Segment Start: Document extract

Former TransCanada Chief Executive Officer Hal Kvisle doesn’t think regulators appreciate how hard it is to reroute a pipeline plan.

In an interview on BNN, Kvisle said the Nebraska Public Safety Commission’s decision that his former firm can proceed with Keystone XL, but on a different route, underestimates the complexity of planning a project.

“There’s always some little wrinkle in these regulatory rulings, and I’m not sure that regulators sometimes appreciate how complicated it makes execution of the project,” he said.

“Just this little bit of changing the route to move it a little further to the east so some of it can [run parallel] with the existing Keystone pipeline, that creates complications and means further delay.”



The approved route is TransCanada’s third choice, after the Obama Administration shot down a plan to run the pipeline in a straight line from Hardisty, Alberta to Steele City, Nebraska. This time around, the Nebraska PSC determined TransCanada’s preferred route wasn’t as attractive as the so-called Mainline Alternative Route. The route adds about five miles of pipeline to TransCanada’s plan, along with an additional pumping station.

Kvisle said delays from examining the alternate route could increase the odds of opponents filing legal challenges to the approval, as it will take longer for TransCanada to commence construction.

Segment End: Document extract
Segment Start: Given entries

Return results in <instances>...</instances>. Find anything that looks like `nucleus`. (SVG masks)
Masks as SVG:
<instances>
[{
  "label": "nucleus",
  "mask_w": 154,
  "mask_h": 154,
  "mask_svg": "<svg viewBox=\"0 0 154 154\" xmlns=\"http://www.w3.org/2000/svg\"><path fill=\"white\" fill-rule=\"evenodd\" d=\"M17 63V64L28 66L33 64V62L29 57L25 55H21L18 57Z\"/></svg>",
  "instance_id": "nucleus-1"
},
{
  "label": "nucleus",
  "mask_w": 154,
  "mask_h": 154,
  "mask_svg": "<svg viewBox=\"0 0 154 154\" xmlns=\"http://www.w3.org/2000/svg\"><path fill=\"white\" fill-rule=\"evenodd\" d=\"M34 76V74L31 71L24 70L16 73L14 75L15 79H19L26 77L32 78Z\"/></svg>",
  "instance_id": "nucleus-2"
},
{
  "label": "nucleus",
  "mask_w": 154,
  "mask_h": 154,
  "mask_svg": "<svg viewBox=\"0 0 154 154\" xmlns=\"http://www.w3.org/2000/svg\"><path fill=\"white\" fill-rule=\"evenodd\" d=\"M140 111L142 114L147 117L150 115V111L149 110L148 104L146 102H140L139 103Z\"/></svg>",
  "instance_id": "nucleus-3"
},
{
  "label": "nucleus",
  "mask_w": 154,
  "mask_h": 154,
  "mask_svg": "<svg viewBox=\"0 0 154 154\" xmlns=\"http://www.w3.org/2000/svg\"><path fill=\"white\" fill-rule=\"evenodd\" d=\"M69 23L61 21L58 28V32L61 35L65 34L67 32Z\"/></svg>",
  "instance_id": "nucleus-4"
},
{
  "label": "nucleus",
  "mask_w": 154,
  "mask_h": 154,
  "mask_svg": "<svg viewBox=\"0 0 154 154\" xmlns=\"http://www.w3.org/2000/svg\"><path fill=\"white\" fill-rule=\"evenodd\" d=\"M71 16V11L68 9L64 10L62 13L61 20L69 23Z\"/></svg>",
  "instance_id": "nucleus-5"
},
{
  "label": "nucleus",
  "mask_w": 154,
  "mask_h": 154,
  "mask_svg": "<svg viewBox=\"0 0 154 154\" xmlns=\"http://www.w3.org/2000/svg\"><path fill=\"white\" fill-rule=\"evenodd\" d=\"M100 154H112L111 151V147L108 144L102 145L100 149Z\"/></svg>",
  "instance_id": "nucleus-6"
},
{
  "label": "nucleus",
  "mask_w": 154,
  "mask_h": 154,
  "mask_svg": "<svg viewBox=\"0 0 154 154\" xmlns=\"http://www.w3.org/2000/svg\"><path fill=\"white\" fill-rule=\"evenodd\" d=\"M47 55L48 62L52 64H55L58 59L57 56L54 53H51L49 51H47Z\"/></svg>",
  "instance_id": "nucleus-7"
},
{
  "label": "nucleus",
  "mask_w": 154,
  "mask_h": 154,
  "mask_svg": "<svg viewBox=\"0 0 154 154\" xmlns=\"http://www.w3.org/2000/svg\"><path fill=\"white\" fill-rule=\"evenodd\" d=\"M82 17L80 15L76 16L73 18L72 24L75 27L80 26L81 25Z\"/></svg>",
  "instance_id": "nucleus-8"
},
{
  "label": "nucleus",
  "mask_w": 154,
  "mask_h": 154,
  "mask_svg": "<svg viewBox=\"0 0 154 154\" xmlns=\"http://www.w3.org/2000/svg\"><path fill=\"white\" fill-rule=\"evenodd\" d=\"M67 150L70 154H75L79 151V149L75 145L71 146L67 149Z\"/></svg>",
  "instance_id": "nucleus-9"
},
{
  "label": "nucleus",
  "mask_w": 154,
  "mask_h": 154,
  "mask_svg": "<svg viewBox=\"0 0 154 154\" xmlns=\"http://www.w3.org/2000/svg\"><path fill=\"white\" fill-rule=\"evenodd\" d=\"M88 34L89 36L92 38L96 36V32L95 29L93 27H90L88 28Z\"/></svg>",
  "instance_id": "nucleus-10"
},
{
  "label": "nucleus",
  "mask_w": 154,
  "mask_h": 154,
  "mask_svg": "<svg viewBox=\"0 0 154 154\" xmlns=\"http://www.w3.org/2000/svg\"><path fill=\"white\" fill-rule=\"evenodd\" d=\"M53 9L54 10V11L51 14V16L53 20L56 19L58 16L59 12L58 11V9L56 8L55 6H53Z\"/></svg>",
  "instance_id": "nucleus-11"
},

Segment End: Given entries

◆ Things to do
1. Answer from the Keystone XL article:
(a) On what outlet did Kvisle give his interview?
(b) Which body ruled that Keystone XL can proceed on a different route?
(c) About how many miles of pipeline does the approved route add?
2. Update the Keystone XL article from "The approved route" to "additional pumping station.", replacing "pumping station" with "pump station".
3. Extend the Keystone XL article past its last sentence.
The data plays no part in this work.

◆ Answers below
1.
(a) BNN
(b) The Nebraska Public Safety Commission
(c) About five miles

2.
The approved route is TransCanada’s third choice, after the Obama Administration shot down a plan to run the pipeline in a straight line from Hardisty, Alberta to Steele City, Nebraska. This time around, the Nebraska PSC determined TransCanada’s preferred route wasn’t as attractive as the so-called Mainline Alternative Route. The route adds about five miles of pipeline to TransCanada’s plan, along with an additional pump station.

3.
“It opens the door to further legal interventions, court rulings, things like that. So I think TransCanada is being appropriately cautious here in not announcing that they're going to commence construction tomorrow,” he said. “There could be another year of this kind of jousting ahead before the shovels actually hit the ground.”

While oil market dynamics have changed dramatically over the course of the near-decade since Keystone XL was first proposed, Kvisle believes the project is still important.

“I believe Canada does need Keystone XL. People will add up the numbers and cut the numbers very finely to say that if Trans Mountain goes ahead and Enbridge’s Line 3 replacement goes ahead, we’ll have adequate capacity,” he said. “But I think what a lot of the simple arithmetic overlooks is the need for spare capacity.”

“We need all three of those pipelines.”